Can you copy every line of the items below word for word, leaving out the pictures?
·····
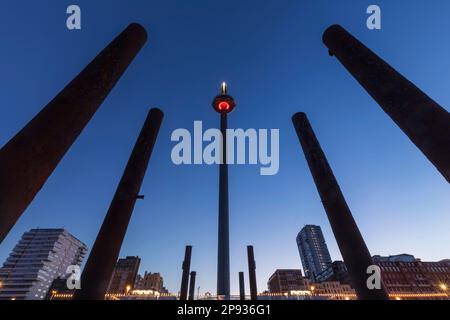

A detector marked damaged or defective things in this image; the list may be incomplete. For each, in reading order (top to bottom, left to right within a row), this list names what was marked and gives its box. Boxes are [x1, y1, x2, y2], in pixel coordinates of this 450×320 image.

rusty steel column [0, 23, 148, 242]
rusty steel column [73, 108, 164, 300]
rusty steel column [294, 113, 388, 300]
rusty steel column [324, 24, 450, 182]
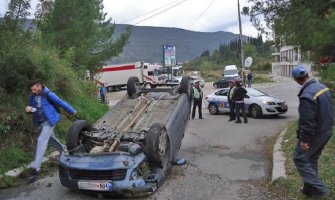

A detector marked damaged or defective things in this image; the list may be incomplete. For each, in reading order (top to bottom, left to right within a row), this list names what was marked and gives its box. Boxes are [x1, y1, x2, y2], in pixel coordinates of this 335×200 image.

overturned car [58, 76, 192, 198]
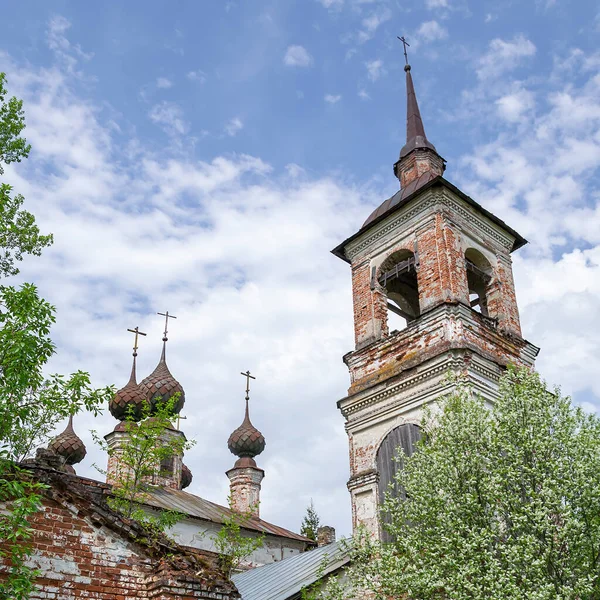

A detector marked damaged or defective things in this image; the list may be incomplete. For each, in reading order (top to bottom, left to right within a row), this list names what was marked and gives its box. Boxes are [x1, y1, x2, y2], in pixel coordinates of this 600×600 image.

rusty roof sheet [144, 488, 310, 544]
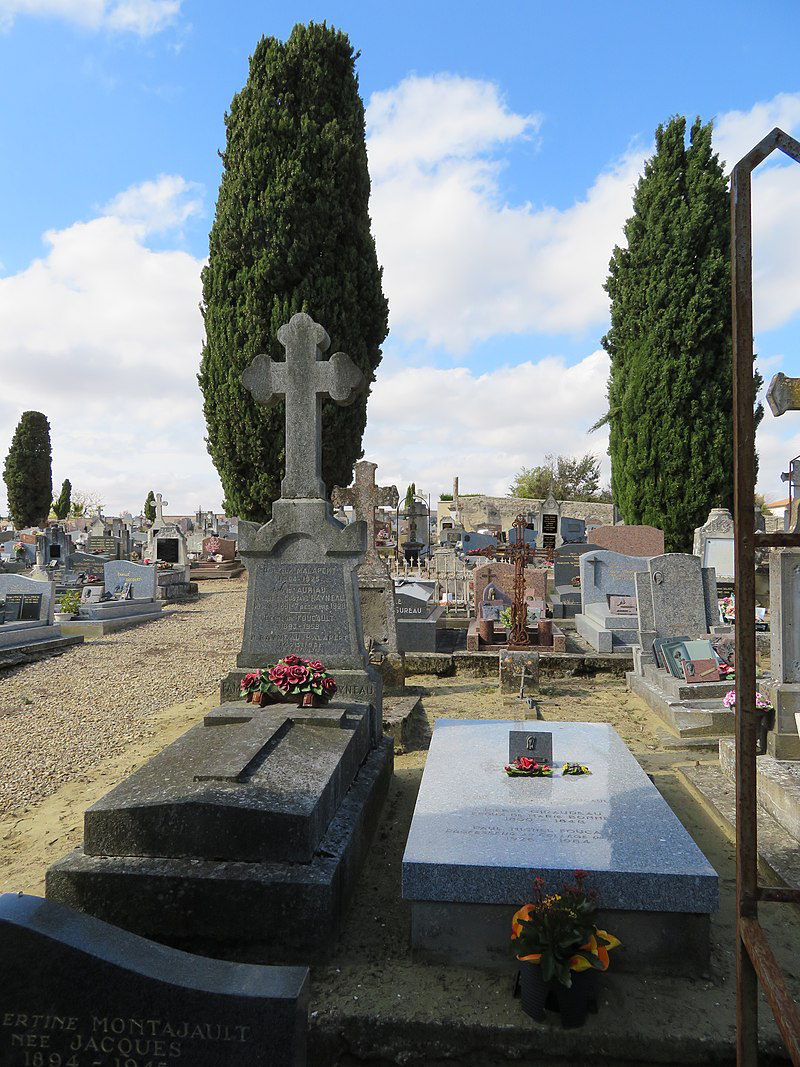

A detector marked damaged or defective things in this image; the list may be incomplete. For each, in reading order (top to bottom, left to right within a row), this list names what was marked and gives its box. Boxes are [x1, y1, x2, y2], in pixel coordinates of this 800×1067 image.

rusty metal post [733, 150, 759, 1067]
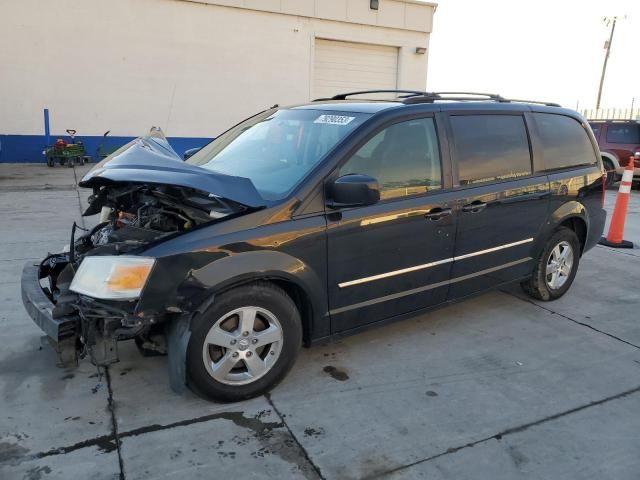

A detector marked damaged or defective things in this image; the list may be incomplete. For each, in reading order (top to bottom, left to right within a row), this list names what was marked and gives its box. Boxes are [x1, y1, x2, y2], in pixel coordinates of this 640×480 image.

crumpled hood [80, 129, 264, 208]
damaged front bumper [21, 260, 80, 366]
broken headlight [70, 256, 155, 298]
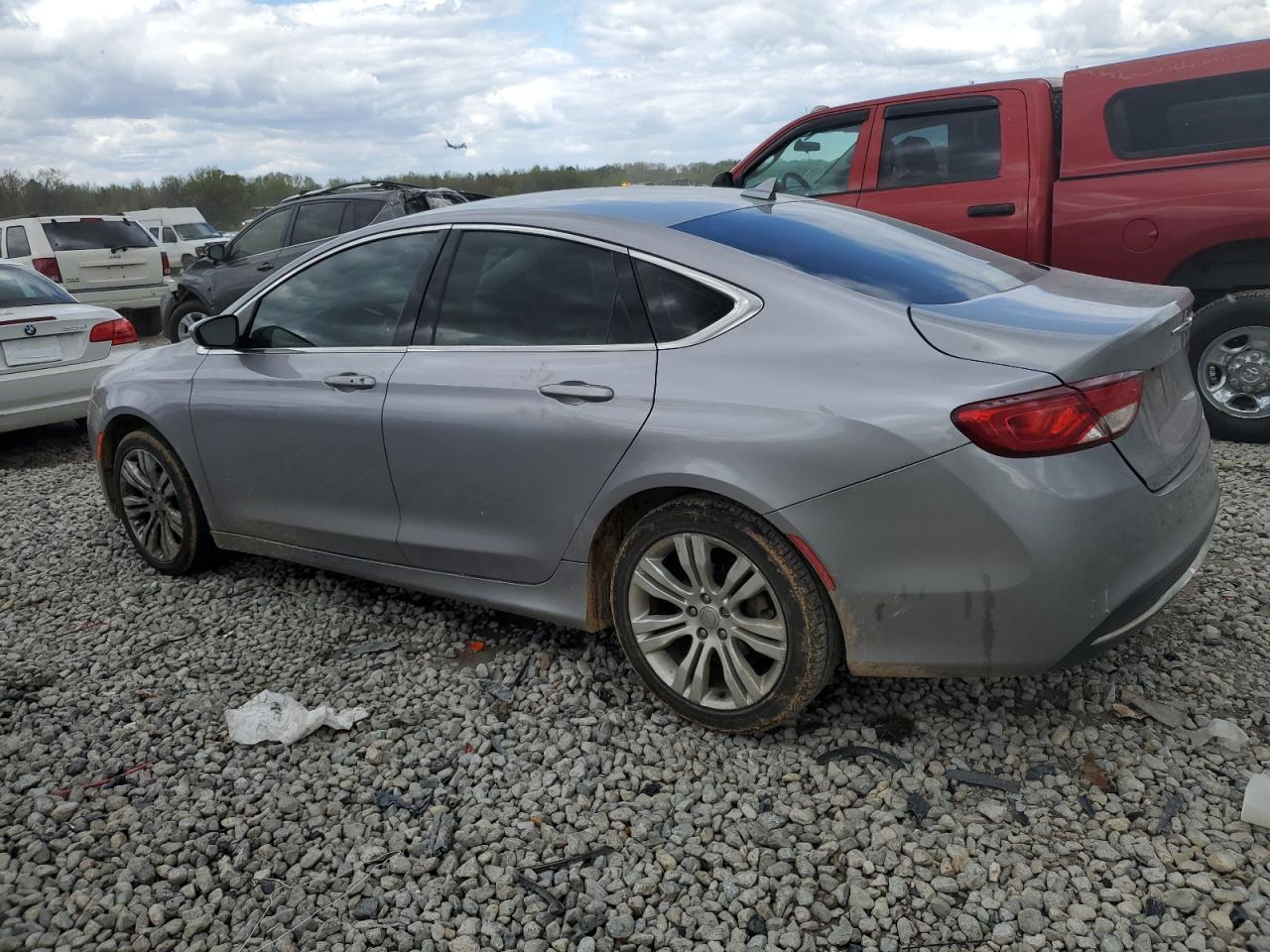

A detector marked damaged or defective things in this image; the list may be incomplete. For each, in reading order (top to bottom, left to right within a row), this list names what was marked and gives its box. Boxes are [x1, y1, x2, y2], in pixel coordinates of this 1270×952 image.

damaged vehicle [160, 182, 486, 341]
damaged vehicle [89, 189, 1222, 734]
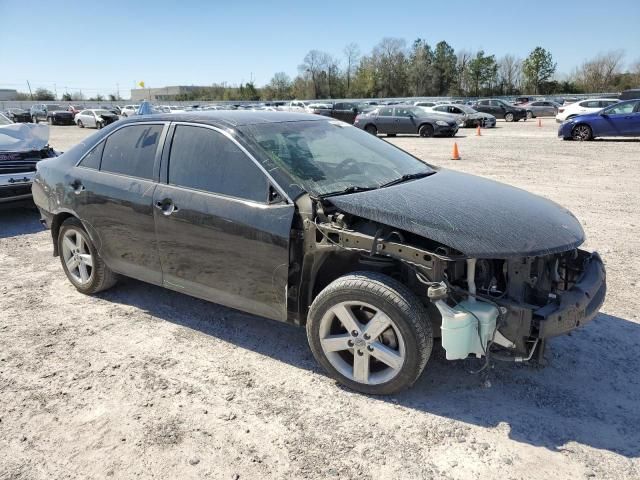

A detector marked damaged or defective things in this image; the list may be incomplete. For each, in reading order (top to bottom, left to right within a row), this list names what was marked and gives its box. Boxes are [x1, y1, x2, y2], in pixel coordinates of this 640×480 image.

damaged front end [308, 204, 608, 362]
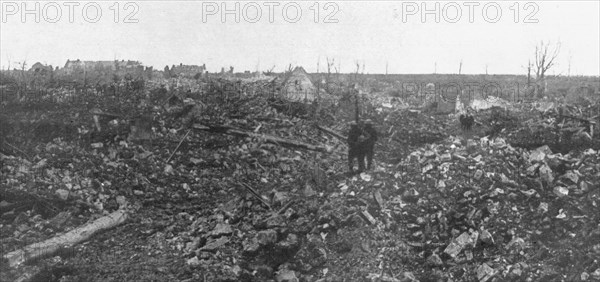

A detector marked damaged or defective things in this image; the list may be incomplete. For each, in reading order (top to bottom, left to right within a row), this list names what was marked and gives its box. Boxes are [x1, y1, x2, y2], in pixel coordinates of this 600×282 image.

broken timber [192, 124, 330, 152]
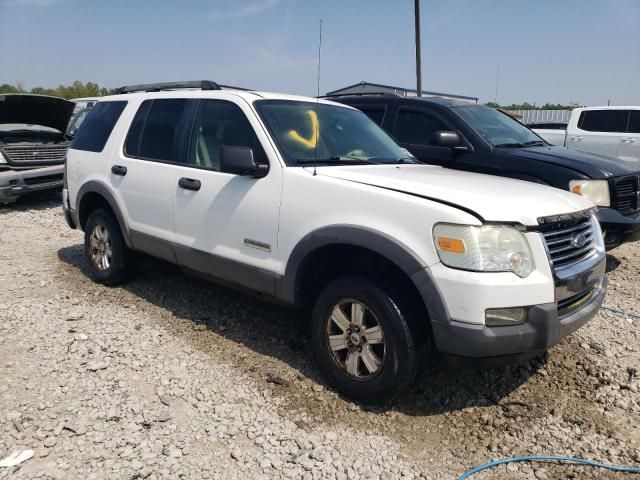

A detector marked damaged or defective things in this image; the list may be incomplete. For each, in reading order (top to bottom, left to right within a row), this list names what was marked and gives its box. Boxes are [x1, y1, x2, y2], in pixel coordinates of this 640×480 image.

damaged hood [0, 94, 75, 132]
damaged hood [316, 164, 596, 226]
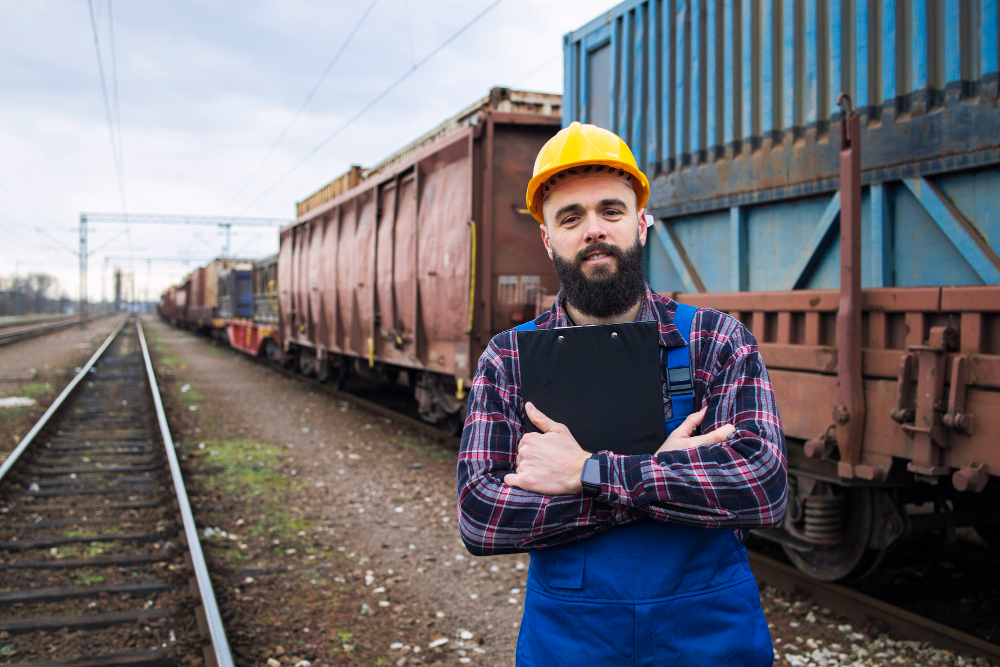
·····
* **Worked solution**
A detector marked damaged or defective things in this image; the list may be incomplete. For each, in reading order (top to bottom, left to right within a row), this list names what was marked and gives its box. Boxes are [x1, y1, x2, y2], in pixel coordinates of this 450×320 image.

rusty steel column [0, 23, 148, 242]
rusty steel column [73, 108, 164, 300]
rusty steel column [294, 113, 388, 300]
rusty steel column [324, 24, 450, 182]

A detector marked damaged or defective things in this image; the list may be incomplete. For each, in reading order (top to bottom, left to right within a row), this list names what was marked and gives its box. Boxes are [x1, y1, x2, y2], in pixel coordinates of this 335×200 image.

overturned car [58, 76, 192, 198]

A detector marked damaged or defective things in this image; the list may be incomplete. For each, in reading order (top to bottom, left to right within a row), this list names what was marked and gives its box. Boxes are [x1, y1, x2, y2], in pixel coordinates of this 600×600 image.

rusty roof sheet [144, 488, 310, 544]

A detector marked damaged or defective things in this image; the list may be incomplete. For each, in reading order (top to bottom, left to right within a row), this list names what was marked and gives its box. Boxes are [x1, y1, x2, y2], in pixel coordinates of this 800×1067 image.

rusty metal post [733, 150, 759, 1067]

A detector marked damaged or defective things in this image; the list may be incomplete. For each, in reading order (top to bottom, left to right within a row), this list names what was marked and gives its box. Boxes are [x1, y1, x2, y2], in pixel coordinates of this 640×480 image.

crumpled hood [80, 129, 264, 208]
damaged front bumper [21, 260, 80, 366]
broken headlight [70, 256, 155, 298]

A detector marked damaged or defective things in this image; the list may be incomplete. For each, in reading order (top to bottom, left to right within a row), this list names what was marked and gives its box. Boxes are [x1, y1, x2, y2], in pixel coordinates of this 1270×952 image.

damaged vehicle [160, 182, 486, 341]
damaged vehicle [89, 189, 1222, 734]

A detector marked damaged or defective things in this image; the list may be incomplete. For each, in reading order (top to bottom, left to right within a row), this list names what was marked and gives its box. Boxes are [x1, y1, x2, y2], in pixel coordinates of this 640×480 image.

damaged front end [308, 204, 608, 362]

A detector marked damaged or defective things in this image; the list may be incomplete. For each, in reading order (top to bottom, left to right within a row), this list names what was marked and gives its box. Boxes are [x1, y1, x2, y2], in pixel coordinates of this 600×282 image.

broken timber [192, 124, 330, 152]

A detector marked damaged or defective things in this image; the list may be incomplete. For each, in reading order (top to bottom, left to right within a row), this list names what was marked and gives its box. Boxes are [x1, y1, x2, y2], in pixel coordinates of this 640×480 image.

damaged hood [0, 94, 75, 132]
damaged hood [316, 164, 596, 226]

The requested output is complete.